Severe Immune Thrombocytopenic Purpura Following Influenza Vaccination: A Case Report

Immune thrombocytopenia (ITP) is a rare, acquired bleeding disorder caused by various underlying etiologies. ITP can be triggered by medication, infections, cancers, and autoimmune diseases. One of the rare triggers is vaccination. As in many cases, the symptoms are mild and the cause is idiopathic, and it may not be diagnosed without extensive investigations. It can also be difficult to differentiate between medication-induced thrombocytopenia and ITP, particularly in older patients with multiple comorbidities and receiving multiple medications. Here, we describe an older patient with acute onset ITP following influenza vaccination. An 88-year-old man presented with complaints of systemic itchiness and bleeding from his mouth. Four days prior to the symptoms appearing, he had received an influenza vaccine and did not experience any severe pain or anaphylactic symptoms. On presentation, he had multiple bleeding blisters and systemic petechiae.
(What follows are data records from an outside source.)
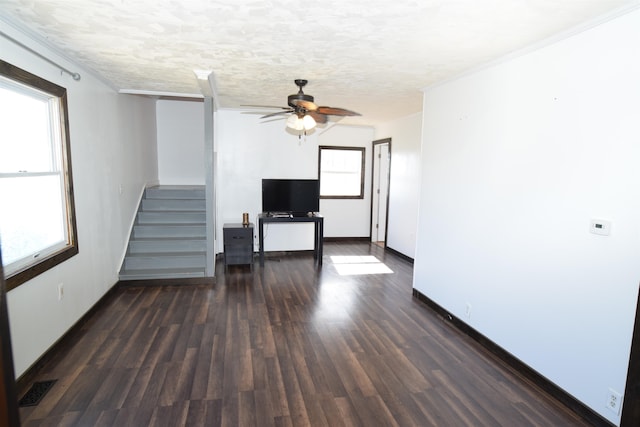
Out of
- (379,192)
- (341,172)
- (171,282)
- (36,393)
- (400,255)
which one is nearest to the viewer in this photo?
(36,393)

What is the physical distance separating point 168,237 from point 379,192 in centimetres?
431

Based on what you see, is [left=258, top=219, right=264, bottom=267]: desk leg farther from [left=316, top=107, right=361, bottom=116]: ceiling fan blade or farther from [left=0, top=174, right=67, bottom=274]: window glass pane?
[left=0, top=174, right=67, bottom=274]: window glass pane

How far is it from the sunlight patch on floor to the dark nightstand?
1.45 metres

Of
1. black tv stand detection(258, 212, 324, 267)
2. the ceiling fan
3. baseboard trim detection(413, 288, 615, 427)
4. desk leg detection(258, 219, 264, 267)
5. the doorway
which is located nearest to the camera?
baseboard trim detection(413, 288, 615, 427)

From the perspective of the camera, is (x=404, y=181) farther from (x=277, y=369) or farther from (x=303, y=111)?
(x=277, y=369)

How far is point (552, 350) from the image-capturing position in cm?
252

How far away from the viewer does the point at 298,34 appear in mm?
2486

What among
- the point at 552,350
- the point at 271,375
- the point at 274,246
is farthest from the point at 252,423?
the point at 274,246

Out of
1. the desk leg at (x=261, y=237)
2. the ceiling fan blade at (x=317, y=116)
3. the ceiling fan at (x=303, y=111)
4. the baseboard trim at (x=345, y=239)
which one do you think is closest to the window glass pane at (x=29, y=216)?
the ceiling fan at (x=303, y=111)

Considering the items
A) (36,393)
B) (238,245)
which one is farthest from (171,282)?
(36,393)

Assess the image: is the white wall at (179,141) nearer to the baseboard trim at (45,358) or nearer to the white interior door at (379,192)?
the white interior door at (379,192)

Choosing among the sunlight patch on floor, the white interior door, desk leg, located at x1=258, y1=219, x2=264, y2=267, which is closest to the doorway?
the white interior door

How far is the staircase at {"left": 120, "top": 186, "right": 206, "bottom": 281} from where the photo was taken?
481 centimetres

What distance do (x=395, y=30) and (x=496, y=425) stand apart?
104 inches
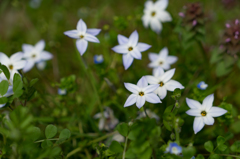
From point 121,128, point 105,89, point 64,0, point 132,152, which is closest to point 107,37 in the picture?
point 105,89

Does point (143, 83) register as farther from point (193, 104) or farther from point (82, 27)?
point (82, 27)

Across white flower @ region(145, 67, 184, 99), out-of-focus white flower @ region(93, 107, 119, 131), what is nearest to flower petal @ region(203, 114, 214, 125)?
white flower @ region(145, 67, 184, 99)

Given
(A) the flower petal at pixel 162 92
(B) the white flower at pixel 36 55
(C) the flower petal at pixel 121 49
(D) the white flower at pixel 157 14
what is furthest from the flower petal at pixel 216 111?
(B) the white flower at pixel 36 55

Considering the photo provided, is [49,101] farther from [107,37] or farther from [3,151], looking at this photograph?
[3,151]

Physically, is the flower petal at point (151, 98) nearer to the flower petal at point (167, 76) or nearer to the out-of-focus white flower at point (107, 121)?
the flower petal at point (167, 76)

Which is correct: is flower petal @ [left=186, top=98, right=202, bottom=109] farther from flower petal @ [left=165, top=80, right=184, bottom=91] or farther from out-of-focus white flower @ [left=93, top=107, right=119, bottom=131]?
out-of-focus white flower @ [left=93, top=107, right=119, bottom=131]
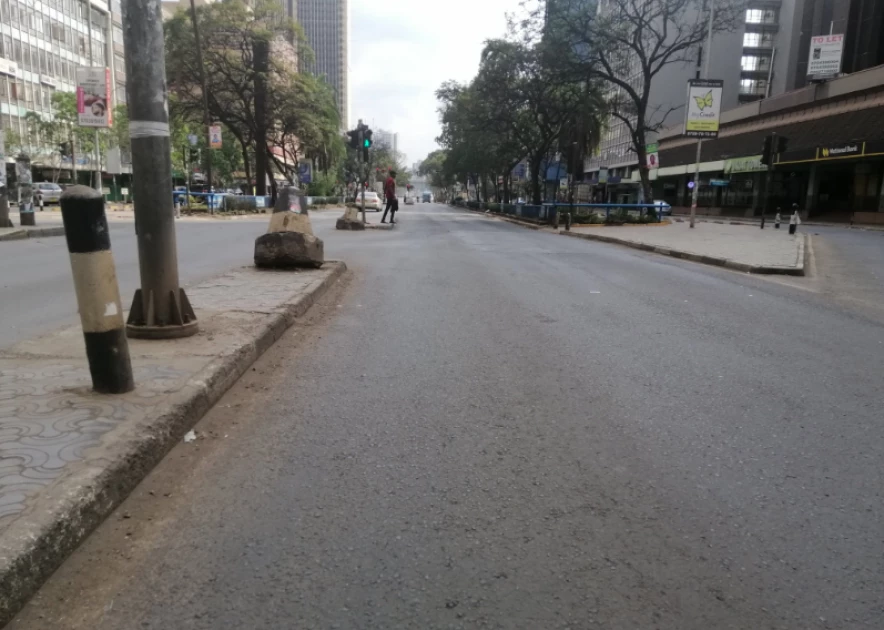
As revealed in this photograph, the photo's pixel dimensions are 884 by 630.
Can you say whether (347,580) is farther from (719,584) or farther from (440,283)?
(440,283)

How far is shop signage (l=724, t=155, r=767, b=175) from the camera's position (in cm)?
4316

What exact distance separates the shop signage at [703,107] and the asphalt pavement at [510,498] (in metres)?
22.0

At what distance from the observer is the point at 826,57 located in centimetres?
4062

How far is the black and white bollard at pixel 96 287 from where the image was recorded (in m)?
3.49

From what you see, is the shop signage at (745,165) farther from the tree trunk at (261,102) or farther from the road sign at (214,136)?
the road sign at (214,136)

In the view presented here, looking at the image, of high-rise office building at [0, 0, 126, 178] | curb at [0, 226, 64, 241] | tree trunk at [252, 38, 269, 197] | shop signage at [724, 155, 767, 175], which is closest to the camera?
curb at [0, 226, 64, 241]

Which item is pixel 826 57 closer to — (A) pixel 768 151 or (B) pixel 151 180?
(A) pixel 768 151

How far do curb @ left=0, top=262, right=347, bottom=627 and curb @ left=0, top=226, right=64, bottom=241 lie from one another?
52.1 feet

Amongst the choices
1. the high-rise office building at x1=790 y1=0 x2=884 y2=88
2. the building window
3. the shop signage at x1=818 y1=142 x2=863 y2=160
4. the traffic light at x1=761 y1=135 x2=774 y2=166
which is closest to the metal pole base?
the traffic light at x1=761 y1=135 x2=774 y2=166

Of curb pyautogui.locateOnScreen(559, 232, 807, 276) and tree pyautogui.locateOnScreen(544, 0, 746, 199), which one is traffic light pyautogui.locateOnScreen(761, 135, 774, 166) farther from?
curb pyautogui.locateOnScreen(559, 232, 807, 276)

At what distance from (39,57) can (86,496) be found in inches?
2794

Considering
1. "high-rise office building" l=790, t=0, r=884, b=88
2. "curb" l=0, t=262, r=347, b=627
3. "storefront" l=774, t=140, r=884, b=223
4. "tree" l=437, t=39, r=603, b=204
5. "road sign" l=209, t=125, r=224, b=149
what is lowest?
"curb" l=0, t=262, r=347, b=627

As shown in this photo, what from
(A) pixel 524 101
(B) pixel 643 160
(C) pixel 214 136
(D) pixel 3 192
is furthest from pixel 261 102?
(D) pixel 3 192

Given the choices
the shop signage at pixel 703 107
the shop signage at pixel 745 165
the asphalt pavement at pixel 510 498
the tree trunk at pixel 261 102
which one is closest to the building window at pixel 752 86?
the shop signage at pixel 745 165
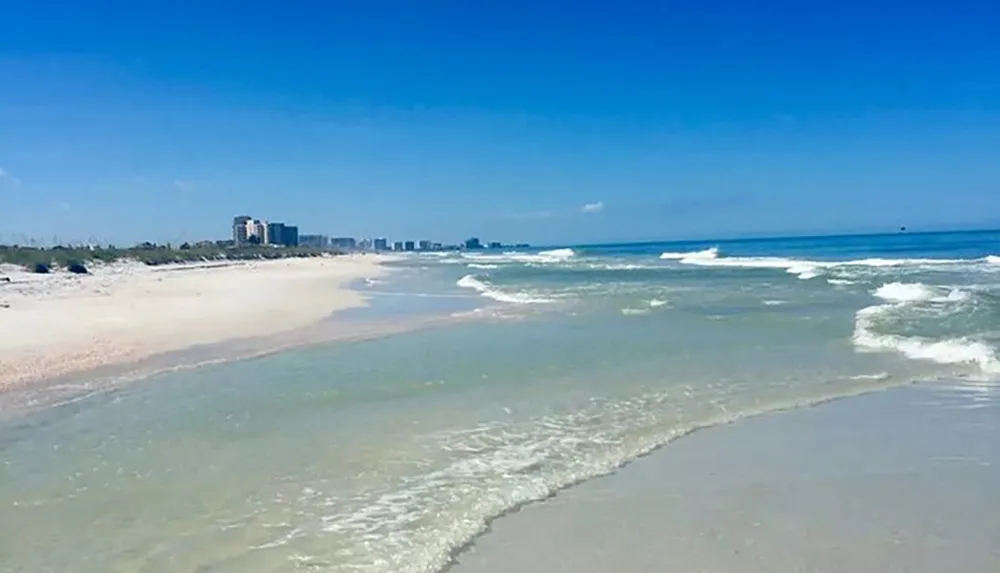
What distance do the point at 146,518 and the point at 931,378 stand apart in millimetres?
10906

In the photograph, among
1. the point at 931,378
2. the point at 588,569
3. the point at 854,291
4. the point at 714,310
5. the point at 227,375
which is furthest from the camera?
the point at 854,291

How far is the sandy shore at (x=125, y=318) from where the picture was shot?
1504 cm

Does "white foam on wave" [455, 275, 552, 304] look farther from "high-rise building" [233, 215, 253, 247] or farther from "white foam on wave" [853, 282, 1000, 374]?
"high-rise building" [233, 215, 253, 247]

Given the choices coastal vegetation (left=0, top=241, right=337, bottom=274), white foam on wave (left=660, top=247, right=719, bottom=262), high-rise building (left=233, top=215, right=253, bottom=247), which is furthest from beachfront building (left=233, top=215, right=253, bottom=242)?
white foam on wave (left=660, top=247, right=719, bottom=262)

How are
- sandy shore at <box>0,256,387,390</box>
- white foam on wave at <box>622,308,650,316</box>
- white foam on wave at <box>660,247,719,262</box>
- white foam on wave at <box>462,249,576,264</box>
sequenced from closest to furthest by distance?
1. sandy shore at <box>0,256,387,390</box>
2. white foam on wave at <box>622,308,650,316</box>
3. white foam on wave at <box>660,247,719,262</box>
4. white foam on wave at <box>462,249,576,264</box>

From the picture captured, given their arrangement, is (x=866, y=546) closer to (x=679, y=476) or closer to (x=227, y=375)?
(x=679, y=476)

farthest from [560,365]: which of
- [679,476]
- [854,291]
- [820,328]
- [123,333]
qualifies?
[854,291]

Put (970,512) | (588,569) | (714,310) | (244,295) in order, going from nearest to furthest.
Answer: (588,569) → (970,512) → (714,310) → (244,295)

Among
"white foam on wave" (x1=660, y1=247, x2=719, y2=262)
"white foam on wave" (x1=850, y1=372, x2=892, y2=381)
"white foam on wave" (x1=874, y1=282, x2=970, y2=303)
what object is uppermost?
"white foam on wave" (x1=660, y1=247, x2=719, y2=262)

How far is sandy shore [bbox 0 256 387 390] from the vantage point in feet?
49.3

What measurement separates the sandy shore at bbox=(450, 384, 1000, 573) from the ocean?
431 mm

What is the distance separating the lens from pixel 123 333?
18.7m

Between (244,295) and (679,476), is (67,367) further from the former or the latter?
(244,295)

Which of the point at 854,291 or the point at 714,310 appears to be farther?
the point at 854,291
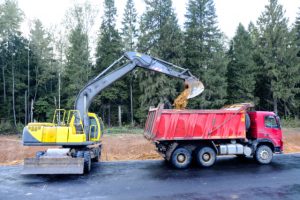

Blood tests revealed a platelet count of 1000/µL. A month prior, his platelet count was 1.5×10(5)/µL. The blood culture results were negative and a bone marrow biopsy revealed multiple megakaryocytes, without blastocytes or evidence of hemophagocytosis. The patient was diagnosed with influenza vaccine-induced severe ITP and was treated with intravenous high-dose prednisolone. Although vaccine-related ITP is rare, in patients with systemic symptoms, primary care physicians should perform systematic physical examinations to detect any hemorrhage, as ITP is a possibility.